# Zitierter Abschnitt:
····················
Das Festival »music unlimited« geht von 10. bis 12. November 2023 in die 37. Runde. Und so international wie die Musiker*innen ist auch das Publikum, das aus ganz Europa anreist. Heuer steht ‒ alternierend im Zweijahresrhythmus ‒ eine Festivalausgabe auf dem Programm, die wieder vom »music unlimited«-Team rund um den künstlerischen Leiter Wolfgang Wasserbauer kuratiert wird. Einer von unendlich vielen Gründen, ihn um ein Interview zu bitten.
skug: Das im November stattfindende, dreitägige Festival »music unlimited« stellt ein »Mecca for adventurous music aficionados« (»allaboutjazz«) dar. Heuer wurde es wieder, dem biennalen Rhythmus folgend, von Ihnen und Ihrem Team kuratiert. Welche Kriterien waren für die Auswahl der Acts ausschlaggebend?
····················
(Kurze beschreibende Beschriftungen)
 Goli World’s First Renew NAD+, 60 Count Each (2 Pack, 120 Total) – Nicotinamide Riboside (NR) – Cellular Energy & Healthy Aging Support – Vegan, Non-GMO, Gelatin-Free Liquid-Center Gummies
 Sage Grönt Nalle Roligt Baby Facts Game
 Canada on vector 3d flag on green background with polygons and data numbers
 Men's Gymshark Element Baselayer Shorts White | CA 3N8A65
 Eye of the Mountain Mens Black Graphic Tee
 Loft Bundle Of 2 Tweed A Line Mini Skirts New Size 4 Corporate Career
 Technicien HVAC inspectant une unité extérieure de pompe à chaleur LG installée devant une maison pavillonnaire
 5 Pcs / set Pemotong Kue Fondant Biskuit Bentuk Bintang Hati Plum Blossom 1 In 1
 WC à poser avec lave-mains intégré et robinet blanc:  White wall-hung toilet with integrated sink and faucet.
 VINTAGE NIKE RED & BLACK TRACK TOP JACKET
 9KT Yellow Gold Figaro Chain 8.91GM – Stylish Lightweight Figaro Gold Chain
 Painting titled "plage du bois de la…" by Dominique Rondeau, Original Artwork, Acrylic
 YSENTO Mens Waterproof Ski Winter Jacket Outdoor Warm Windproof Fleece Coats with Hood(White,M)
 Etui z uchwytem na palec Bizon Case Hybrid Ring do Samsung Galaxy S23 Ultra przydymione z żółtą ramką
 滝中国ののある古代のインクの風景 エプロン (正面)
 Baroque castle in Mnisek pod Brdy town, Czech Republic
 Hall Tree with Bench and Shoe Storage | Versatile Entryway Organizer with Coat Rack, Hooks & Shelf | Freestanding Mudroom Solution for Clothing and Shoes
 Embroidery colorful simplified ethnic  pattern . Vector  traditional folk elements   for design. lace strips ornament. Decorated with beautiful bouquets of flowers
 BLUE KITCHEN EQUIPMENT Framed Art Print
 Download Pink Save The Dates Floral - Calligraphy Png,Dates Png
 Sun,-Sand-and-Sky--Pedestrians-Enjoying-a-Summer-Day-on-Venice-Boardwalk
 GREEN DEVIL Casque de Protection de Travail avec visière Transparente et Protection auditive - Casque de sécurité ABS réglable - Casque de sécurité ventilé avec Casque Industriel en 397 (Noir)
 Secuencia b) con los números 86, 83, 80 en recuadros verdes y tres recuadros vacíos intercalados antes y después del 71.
····················
Kannst du aus dem Text über das Festival »music unlimited« den Abschnitt wortgetreu wiedergeben, beginnend bei „skug: Das im“ und endend bei „der Acts ausschlaggebend?“?

skug: Das im November stattfindende, dreitägige Festival »music unlimited« stellt ein »Mecca for adventurous music aficionados« (»allaboutjazz«) dar. Heuer wurde es wieder, dem biennalen Rhythmus folgend, von Ihnen und Ihrem Team kuratiert. Welche Kriterien waren für die Auswahl der Acts ausschlaggebend?